◆ **WHAT TO PRODUCE**: Each record that follows goes into your reply unchanged; the pictures do not.

#### SOURCE MATERIAL

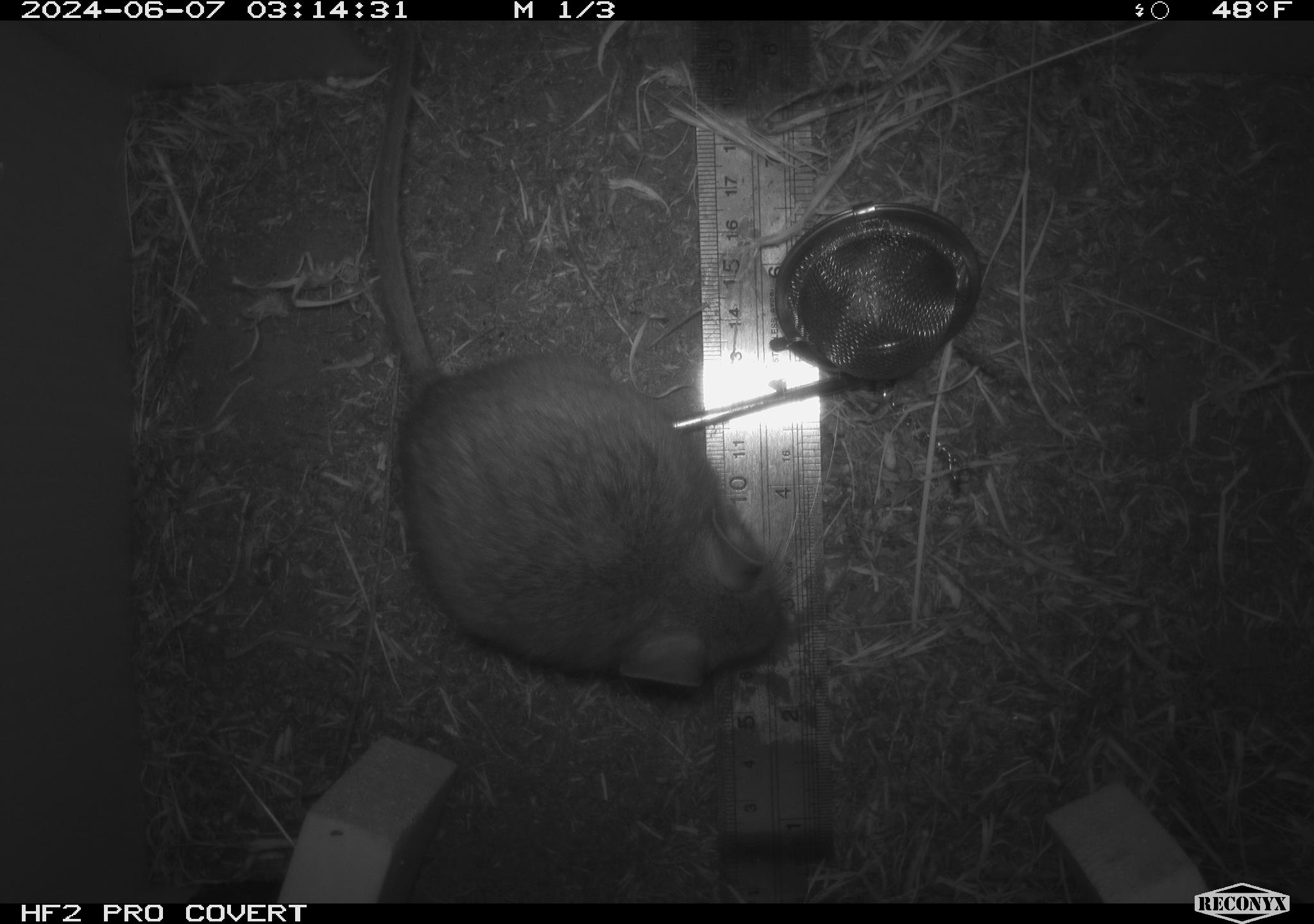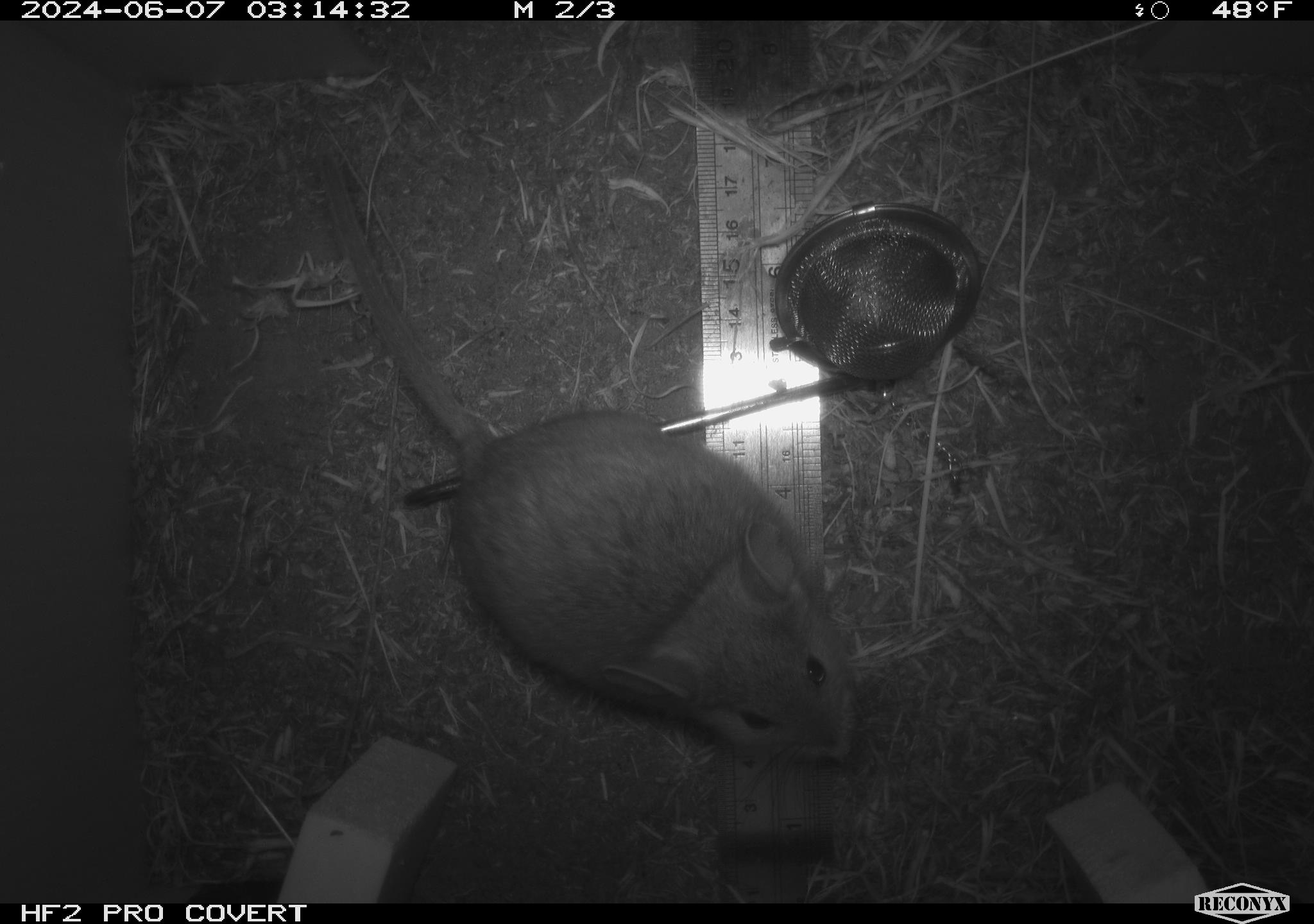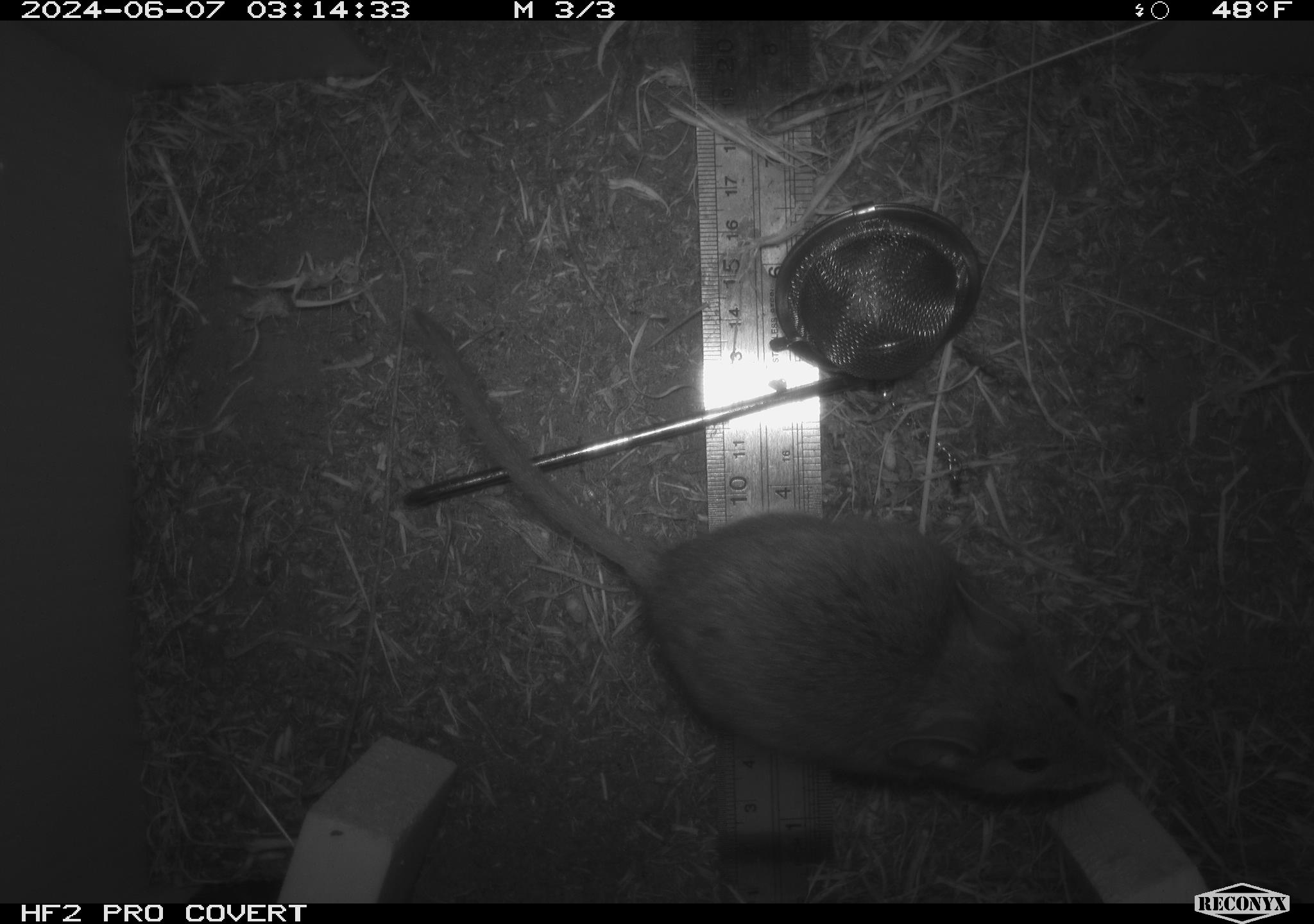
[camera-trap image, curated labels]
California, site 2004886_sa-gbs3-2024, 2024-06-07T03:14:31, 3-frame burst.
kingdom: Animalia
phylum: Chordata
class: Mammalia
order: Rodentia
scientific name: Rodentia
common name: woodrat or rat or mouse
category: woodrat or rat or mouse species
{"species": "woodrat or rat or mouse species (woodrat or rat or mouse) (Rodentia)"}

########

◆ **REPLY**:
[camera-trap image, curated labels]
California, site 2004886_sa-gbs3-2024, 2024-06-07T03:14:31, 3-frame burst.
kingdom: Animalia
phylum: Chordata
class: Mammalia
order: Rodentia
scientific name: Rodentia
common name: woodrat or rat or mouse
category: woodrat or rat or mouse species
{"species": "woodrat or rat or mouse species (woodrat or rat or mouse) (Rodentia)"}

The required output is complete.